## Given exercise
Set down every line of the material below without any changes, and leave the picture out.
* Start *
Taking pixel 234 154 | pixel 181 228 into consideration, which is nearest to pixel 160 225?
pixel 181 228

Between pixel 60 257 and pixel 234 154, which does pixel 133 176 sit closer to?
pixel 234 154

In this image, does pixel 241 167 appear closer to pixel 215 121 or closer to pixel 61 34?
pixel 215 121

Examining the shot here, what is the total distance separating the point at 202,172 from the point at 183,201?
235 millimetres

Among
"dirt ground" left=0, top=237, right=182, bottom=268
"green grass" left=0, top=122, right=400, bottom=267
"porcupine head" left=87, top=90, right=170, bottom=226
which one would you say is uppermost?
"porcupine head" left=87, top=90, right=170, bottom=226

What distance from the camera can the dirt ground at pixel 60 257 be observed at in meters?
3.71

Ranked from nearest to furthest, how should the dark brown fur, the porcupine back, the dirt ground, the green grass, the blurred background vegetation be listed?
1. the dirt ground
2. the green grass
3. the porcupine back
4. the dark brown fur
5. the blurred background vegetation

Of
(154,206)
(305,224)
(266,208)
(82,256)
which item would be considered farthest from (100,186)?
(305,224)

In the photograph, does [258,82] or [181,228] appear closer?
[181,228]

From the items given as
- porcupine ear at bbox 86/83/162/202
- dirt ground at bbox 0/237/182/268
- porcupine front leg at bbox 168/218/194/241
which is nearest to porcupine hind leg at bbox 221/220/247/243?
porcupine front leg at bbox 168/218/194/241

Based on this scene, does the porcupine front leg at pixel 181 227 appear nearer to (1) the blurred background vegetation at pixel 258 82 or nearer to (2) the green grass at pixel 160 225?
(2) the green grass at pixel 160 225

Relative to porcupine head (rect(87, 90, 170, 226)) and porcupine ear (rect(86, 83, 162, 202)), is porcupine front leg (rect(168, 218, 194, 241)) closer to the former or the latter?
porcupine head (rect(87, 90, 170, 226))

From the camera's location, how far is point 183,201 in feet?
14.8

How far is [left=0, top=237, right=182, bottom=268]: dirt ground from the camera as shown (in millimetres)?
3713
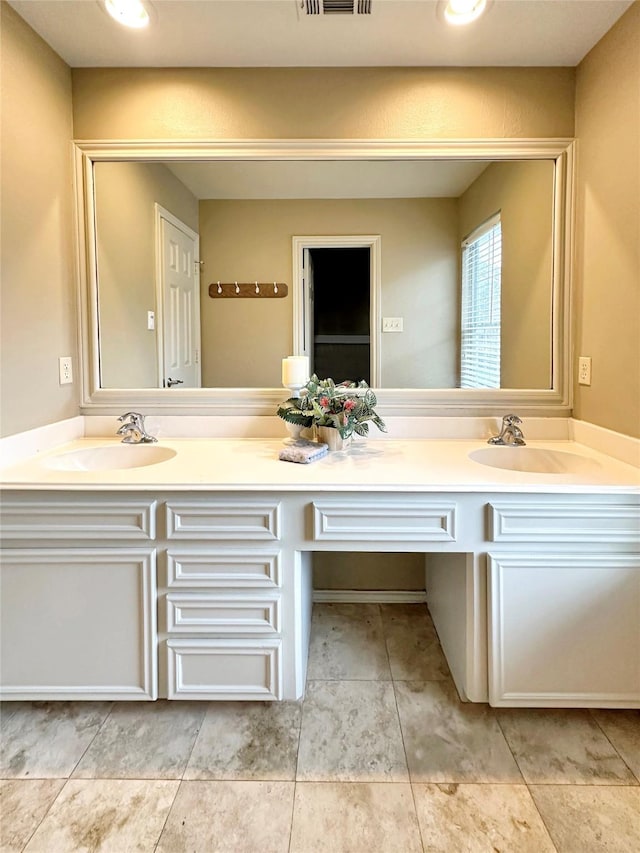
* End *
## Answer to the problem
Taking pixel 234 154 | pixel 181 228 into consideration, which is nearest to pixel 160 225?
pixel 181 228

Between pixel 60 257 and pixel 234 154, which does pixel 133 176 sit closer to?
pixel 234 154

In this image, does pixel 241 167 appear closer to pixel 215 121 or closer to pixel 61 34?
pixel 215 121

Examining the shot here, what is the total distance separating the point at 202,172 from the point at 183,201?
235 millimetres

Among
"dirt ground" left=0, top=237, right=182, bottom=268
"green grass" left=0, top=122, right=400, bottom=267
"porcupine head" left=87, top=90, right=170, bottom=226
which one would you say is uppermost?
"porcupine head" left=87, top=90, right=170, bottom=226

What distance from the camera can the dirt ground at pixel 60 257 be observed at in meters?
3.71

Ranked from nearest to furthest, how should the dark brown fur, the porcupine back, the dirt ground, the green grass, the blurred background vegetation be listed?
1. the dirt ground
2. the green grass
3. the porcupine back
4. the dark brown fur
5. the blurred background vegetation

Of
(154,206)
(305,224)
(266,208)
(82,256)
which item would be considered farthest from (100,186)?
(305,224)

In the photograph, does [258,82] or [181,228] appear closer?
[181,228]

From the items given as
- porcupine ear at bbox 86/83/162/202
- dirt ground at bbox 0/237/182/268
- porcupine front leg at bbox 168/218/194/241
which is nearest to porcupine hind leg at bbox 221/220/247/243?
porcupine front leg at bbox 168/218/194/241

Based on this scene, does the porcupine front leg at pixel 181 227 appear nearer to (1) the blurred background vegetation at pixel 258 82 or nearer to (2) the green grass at pixel 160 225?
(2) the green grass at pixel 160 225

Relative to porcupine head (rect(87, 90, 170, 226)) and porcupine ear (rect(86, 83, 162, 202)), is porcupine front leg (rect(168, 218, 194, 241)) closer to the former or the latter?
porcupine head (rect(87, 90, 170, 226))

From the camera's location, how far is point 183,201 in feet?
14.8

How far is [left=0, top=237, right=182, bottom=268]: dirt ground from the camera as shown (in millimetres)?
3713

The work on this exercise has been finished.